Data Analytics can be a science of analysing raw data to make any kind of conclusions all about the information. There are many techniques and also processes of data analytics that have been automated into mechanical processes and algorithms that work over raw data for human consumption. The data analytics is a term that encompasses many diverse types of data analysis. There are types of information that can be subjected to data analytics techniques to get insight that can be used to improve things. Data analytics techniques can reveal trends and metrics that would do a lot in the mass of information. This is an information that can be used to optimise process to increase the overall efficiency of a business. Consider an example, manufacturing in the companies often record the runtime, downtime and work queue for various machines and also analyse the data better plan workloads as the machines operate closer to peak capacity.
Data analytics can do much better more than pointing out the bottlenecks in production. Gaming companies use data analytics to set reward schedules for players that keep the majority of players that active in the game. There are content management companies that use many of the same data analytics to keep the clicking, watching and also reorganising content to get another view.
The data analytics steps are
1. The first step is to identify the data requirements or data grouping methods. Data may be separated by age, demographic, income and gender there are data values may be numerical or may be divided by category.
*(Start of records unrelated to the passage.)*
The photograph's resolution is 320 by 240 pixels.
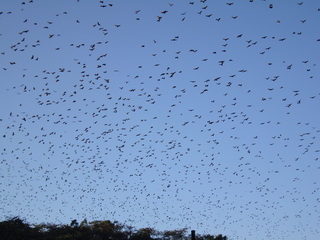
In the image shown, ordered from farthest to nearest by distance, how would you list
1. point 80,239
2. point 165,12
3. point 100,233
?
point 100,233, point 80,239, point 165,12

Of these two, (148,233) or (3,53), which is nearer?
(3,53)

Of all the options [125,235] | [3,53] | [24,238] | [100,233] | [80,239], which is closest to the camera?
[3,53]

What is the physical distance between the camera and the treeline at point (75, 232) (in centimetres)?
5100

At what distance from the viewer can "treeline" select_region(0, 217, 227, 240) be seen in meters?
51.0

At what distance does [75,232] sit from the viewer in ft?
183

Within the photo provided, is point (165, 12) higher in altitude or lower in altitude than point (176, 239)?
higher

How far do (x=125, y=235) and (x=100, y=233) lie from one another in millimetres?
5838

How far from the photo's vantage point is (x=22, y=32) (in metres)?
17.1

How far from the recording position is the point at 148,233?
2601 inches

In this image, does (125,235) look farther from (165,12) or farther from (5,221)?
(165,12)

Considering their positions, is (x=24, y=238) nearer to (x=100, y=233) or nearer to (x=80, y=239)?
(x=80, y=239)

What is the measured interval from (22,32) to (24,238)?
42.3 m

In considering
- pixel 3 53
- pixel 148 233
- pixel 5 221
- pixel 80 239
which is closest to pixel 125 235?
pixel 148 233

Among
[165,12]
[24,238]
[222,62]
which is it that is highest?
[165,12]
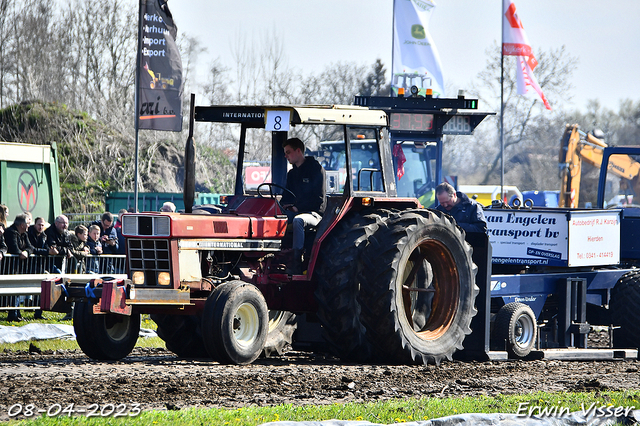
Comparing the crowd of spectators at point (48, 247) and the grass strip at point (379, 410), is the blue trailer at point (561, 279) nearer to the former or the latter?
the grass strip at point (379, 410)

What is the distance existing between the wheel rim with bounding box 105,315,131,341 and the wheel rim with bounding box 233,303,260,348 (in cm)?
123

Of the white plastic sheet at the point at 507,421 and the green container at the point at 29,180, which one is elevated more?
the green container at the point at 29,180

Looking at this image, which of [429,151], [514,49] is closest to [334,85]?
[514,49]

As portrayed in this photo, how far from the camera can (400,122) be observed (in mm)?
14445

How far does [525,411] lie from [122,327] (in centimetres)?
432

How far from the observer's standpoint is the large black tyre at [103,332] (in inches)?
328

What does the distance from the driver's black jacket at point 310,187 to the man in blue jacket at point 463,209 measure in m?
1.97

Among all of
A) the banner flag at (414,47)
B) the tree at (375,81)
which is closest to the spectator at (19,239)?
the banner flag at (414,47)

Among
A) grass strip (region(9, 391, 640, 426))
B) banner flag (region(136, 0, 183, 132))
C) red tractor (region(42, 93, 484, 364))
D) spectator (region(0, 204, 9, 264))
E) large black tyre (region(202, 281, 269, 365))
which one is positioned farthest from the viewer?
banner flag (region(136, 0, 183, 132))

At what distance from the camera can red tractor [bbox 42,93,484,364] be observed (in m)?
8.14

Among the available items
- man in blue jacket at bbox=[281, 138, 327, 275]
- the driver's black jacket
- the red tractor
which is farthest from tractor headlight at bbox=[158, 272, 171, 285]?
the driver's black jacket

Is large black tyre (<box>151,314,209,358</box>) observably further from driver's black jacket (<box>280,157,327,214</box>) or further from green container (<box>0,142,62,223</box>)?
green container (<box>0,142,62,223</box>)

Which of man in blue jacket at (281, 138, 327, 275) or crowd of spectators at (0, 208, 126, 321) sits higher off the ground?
man in blue jacket at (281, 138, 327, 275)

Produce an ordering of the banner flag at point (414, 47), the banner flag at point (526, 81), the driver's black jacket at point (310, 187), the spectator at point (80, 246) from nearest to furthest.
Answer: the driver's black jacket at point (310, 187), the spectator at point (80, 246), the banner flag at point (526, 81), the banner flag at point (414, 47)
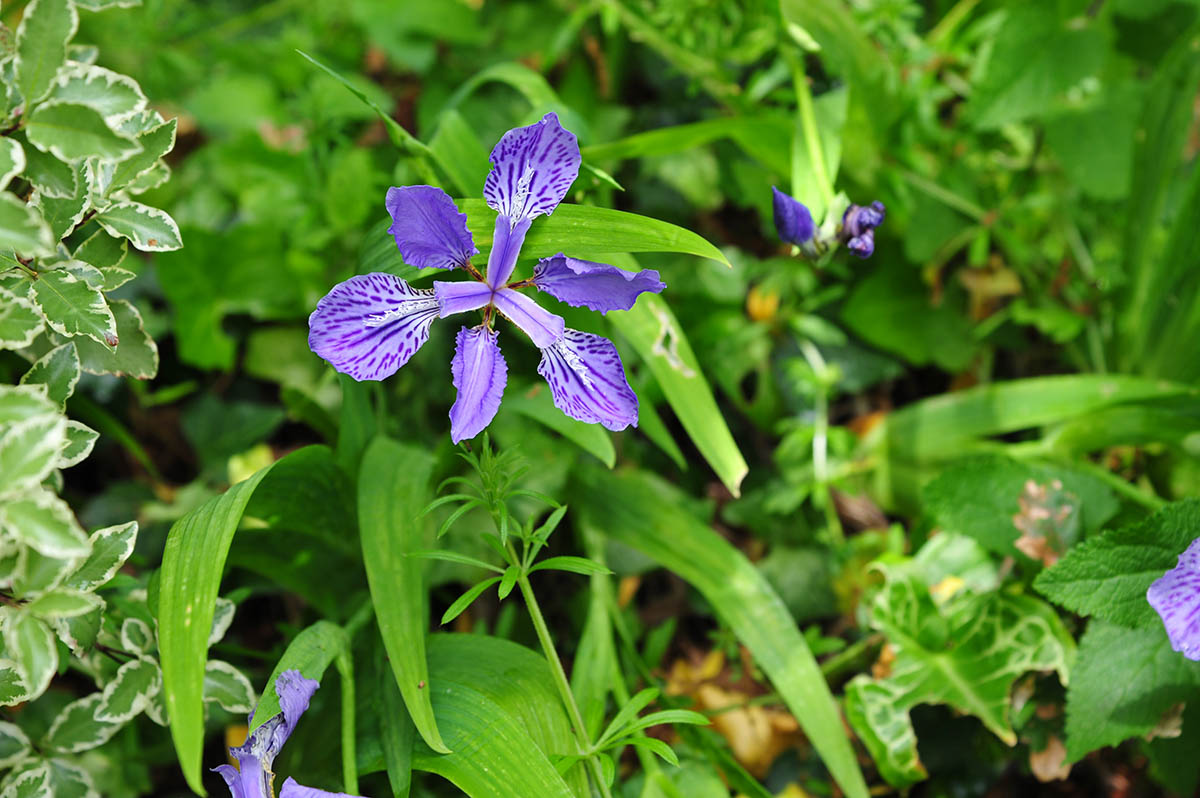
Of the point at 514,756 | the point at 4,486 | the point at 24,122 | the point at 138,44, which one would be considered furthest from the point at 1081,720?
the point at 138,44

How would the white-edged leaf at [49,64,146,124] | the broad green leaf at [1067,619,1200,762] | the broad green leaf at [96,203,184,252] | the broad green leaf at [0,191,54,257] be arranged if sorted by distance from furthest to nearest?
the broad green leaf at [1067,619,1200,762], the broad green leaf at [96,203,184,252], the white-edged leaf at [49,64,146,124], the broad green leaf at [0,191,54,257]

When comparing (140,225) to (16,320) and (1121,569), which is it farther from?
(1121,569)

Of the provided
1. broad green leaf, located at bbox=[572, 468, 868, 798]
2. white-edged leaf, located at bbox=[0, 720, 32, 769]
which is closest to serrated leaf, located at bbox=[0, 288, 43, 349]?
white-edged leaf, located at bbox=[0, 720, 32, 769]

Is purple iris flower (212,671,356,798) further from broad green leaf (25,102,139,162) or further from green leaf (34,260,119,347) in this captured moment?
broad green leaf (25,102,139,162)

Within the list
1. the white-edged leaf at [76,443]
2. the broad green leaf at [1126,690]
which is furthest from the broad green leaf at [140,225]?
the broad green leaf at [1126,690]

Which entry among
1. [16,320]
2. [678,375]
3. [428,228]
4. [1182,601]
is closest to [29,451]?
[16,320]

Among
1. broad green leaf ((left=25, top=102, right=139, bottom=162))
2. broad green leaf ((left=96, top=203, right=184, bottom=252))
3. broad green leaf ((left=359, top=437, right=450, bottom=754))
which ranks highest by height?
broad green leaf ((left=25, top=102, right=139, bottom=162))
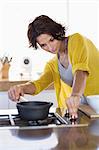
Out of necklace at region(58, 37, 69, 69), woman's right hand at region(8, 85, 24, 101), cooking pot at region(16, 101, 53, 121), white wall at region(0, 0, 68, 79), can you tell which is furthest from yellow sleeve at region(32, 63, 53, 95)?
white wall at region(0, 0, 68, 79)

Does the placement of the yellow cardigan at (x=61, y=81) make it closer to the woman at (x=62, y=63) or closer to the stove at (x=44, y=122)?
the woman at (x=62, y=63)

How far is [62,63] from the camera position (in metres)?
1.90

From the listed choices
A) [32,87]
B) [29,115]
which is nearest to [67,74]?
[32,87]

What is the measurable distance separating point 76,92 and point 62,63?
0.35 m

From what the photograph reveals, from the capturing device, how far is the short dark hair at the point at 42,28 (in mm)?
1711

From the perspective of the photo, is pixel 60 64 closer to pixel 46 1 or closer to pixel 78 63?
pixel 78 63

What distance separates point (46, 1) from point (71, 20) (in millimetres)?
305

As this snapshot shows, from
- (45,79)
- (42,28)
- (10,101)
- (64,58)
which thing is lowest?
(10,101)

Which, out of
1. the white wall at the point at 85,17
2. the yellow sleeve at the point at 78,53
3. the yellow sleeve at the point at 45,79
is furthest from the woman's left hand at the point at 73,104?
the white wall at the point at 85,17

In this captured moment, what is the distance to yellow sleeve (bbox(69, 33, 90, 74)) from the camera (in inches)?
66.6

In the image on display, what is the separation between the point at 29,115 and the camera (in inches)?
56.1

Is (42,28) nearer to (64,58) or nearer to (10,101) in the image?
(64,58)

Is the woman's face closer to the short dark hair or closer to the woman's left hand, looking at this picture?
the short dark hair

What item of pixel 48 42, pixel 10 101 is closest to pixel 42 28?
pixel 48 42
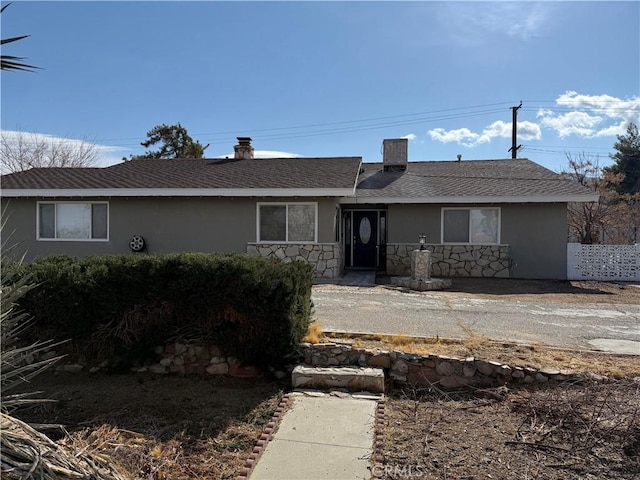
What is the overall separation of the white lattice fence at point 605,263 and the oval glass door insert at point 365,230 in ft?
19.0

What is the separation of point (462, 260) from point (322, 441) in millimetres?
10539

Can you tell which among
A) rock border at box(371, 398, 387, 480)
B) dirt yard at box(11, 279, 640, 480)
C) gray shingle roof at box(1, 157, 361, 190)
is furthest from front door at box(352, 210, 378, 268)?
rock border at box(371, 398, 387, 480)

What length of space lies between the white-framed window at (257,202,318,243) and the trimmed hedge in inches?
298

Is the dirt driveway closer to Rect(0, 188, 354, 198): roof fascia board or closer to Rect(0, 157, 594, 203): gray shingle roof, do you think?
Rect(0, 188, 354, 198): roof fascia board

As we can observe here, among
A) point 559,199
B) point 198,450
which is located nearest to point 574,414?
point 198,450

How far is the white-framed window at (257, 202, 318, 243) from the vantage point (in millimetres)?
12625

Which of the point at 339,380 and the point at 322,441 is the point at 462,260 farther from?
the point at 322,441

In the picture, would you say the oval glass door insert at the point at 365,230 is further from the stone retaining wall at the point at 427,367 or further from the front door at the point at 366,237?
the stone retaining wall at the point at 427,367

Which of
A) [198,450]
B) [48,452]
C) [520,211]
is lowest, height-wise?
[198,450]

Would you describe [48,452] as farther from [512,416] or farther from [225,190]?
[225,190]

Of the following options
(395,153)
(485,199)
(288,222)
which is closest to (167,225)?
(288,222)

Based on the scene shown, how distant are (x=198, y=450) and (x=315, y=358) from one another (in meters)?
1.82

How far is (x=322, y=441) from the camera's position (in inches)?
142

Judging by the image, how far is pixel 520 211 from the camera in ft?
43.0
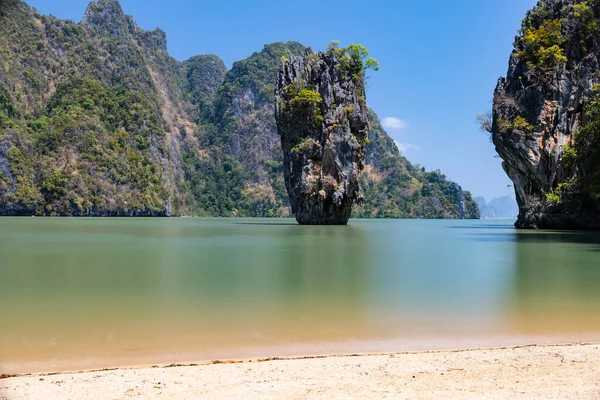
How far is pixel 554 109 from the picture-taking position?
34875 mm

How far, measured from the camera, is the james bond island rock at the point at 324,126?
Answer: 143 ft

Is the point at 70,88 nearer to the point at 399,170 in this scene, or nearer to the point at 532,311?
the point at 399,170

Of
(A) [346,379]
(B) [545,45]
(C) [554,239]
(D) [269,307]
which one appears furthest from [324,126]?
(A) [346,379]

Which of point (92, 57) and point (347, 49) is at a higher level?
point (92, 57)

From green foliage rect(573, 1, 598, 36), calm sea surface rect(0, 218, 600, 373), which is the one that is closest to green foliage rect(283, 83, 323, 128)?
green foliage rect(573, 1, 598, 36)

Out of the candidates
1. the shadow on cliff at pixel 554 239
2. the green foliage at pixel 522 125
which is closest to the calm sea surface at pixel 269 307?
the shadow on cliff at pixel 554 239

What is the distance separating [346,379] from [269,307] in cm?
410

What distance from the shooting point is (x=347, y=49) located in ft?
146

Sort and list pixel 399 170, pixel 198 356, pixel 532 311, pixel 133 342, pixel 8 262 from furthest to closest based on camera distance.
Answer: pixel 399 170 < pixel 8 262 < pixel 532 311 < pixel 133 342 < pixel 198 356

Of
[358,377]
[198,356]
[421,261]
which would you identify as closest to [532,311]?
[358,377]

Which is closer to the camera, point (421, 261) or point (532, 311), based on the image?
point (532, 311)

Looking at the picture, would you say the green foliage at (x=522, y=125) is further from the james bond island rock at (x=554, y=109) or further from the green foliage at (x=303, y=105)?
the green foliage at (x=303, y=105)

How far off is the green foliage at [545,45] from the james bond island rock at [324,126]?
13.7 m

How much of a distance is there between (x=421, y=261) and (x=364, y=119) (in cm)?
3017
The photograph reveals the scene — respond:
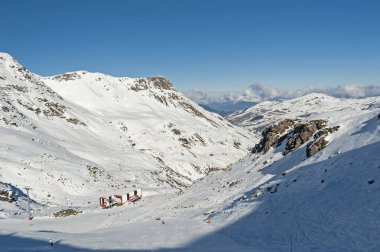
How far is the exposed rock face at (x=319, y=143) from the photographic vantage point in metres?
40.3

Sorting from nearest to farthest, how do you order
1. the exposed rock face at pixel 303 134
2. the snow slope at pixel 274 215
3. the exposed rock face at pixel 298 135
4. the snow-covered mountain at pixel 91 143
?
the snow slope at pixel 274 215 → the exposed rock face at pixel 298 135 → the exposed rock face at pixel 303 134 → the snow-covered mountain at pixel 91 143

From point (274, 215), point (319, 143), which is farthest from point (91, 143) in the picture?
point (274, 215)

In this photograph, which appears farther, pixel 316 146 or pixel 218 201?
pixel 316 146

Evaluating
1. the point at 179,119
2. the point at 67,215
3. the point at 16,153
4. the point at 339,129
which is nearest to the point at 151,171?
the point at 16,153

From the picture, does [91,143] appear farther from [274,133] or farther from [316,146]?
[316,146]

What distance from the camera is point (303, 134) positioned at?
1839 inches

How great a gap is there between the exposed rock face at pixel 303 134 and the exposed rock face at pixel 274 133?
6804 millimetres

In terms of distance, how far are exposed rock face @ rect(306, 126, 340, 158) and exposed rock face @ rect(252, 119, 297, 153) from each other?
12306 mm

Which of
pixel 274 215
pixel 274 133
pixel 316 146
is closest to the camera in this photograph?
pixel 274 215

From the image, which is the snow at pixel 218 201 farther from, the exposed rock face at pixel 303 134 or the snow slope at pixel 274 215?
the exposed rock face at pixel 303 134

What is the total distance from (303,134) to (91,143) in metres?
74.3

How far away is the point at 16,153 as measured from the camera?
232 ft

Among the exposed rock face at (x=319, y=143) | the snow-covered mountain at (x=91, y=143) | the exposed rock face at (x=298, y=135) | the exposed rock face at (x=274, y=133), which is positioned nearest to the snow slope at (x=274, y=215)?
the exposed rock face at (x=319, y=143)

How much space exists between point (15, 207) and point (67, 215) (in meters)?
6.67
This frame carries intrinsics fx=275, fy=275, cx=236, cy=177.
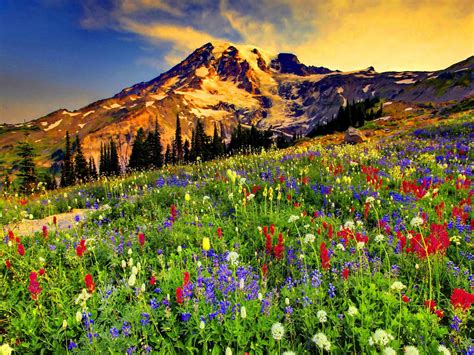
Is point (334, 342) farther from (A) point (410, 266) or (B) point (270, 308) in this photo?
(A) point (410, 266)

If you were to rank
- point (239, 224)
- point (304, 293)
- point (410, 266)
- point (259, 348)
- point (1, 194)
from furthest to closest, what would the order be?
→ 1. point (1, 194)
2. point (239, 224)
3. point (410, 266)
4. point (304, 293)
5. point (259, 348)

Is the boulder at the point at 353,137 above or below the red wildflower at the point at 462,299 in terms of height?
above

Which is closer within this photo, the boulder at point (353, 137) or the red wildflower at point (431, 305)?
the red wildflower at point (431, 305)

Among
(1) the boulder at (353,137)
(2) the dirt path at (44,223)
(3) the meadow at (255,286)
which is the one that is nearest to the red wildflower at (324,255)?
(3) the meadow at (255,286)

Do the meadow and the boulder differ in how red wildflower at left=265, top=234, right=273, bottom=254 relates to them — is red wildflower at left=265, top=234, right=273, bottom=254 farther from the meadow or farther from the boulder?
the boulder

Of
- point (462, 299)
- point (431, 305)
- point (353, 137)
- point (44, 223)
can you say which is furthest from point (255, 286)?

2. The second step in data analytics can be collecting it. It is done through a variety of sources like computers, online sources, cameras, environmental sources.
3. The data must be organised after it is collected that may be analysed. This may take place like spreadsheet or other form of software that can take a statistical data.
4. The data will be cleaned up before analysis. It is scrubbed and checked to make sure that there is no duplication or error and that may be not complete. This step will help to correct any errors before it goes to the data analyst to be analysed.
There are many types of Data analytics:
1. Descriptive analytics- This describes what happened over given period of time, like have a number of views that are gone up?
2. Diagnostic analytics- It will focuses more on why something happened. It involves more diverse data inputs and little bit of hypothesising.
3. Predictive analytics- This moves to what will be likely going to happen in the near term. eg: what happened in the sales the last time we had a hot summer?
4. Prescriptive analytics- It suggests a course of action. We should add the evening shift to the brewery and also in the rent in an additional tank increase the output if the likelihood of a hot summer that will be measured as an average of these five weather models.
The different Data analytics techniques:
A Data analyst may use many several techniques like analytical methods to process and data extract information. Some of most popular methods include.
1. Regression analysis- This entails analysing the relationship between dependent variables to determine how to change in one may affect the change in another.
2. Factor analysis- This entails taking a large data set and shrinking it into smaller data set. The goal of this manoeuvre will be attempt to discover hidden trends that will be otherwise more difficult to see.
Cohort analysis will be the process of breaking a data set into groups of similar data that often into the customer demographic. This will allow data analysts and other users of data analytics to further dive into the numbers relating to the specific subset of the data.
3. Monte carlo simulations- model the probability of different outcomes happening. They are used for risk mitigation and loss prevention. These are the simulations incorporate multiple values and variables and can also have greater forecasting capabilities than other data analytics.
1. What is Data analytics?
2. What are the types of Data analytics?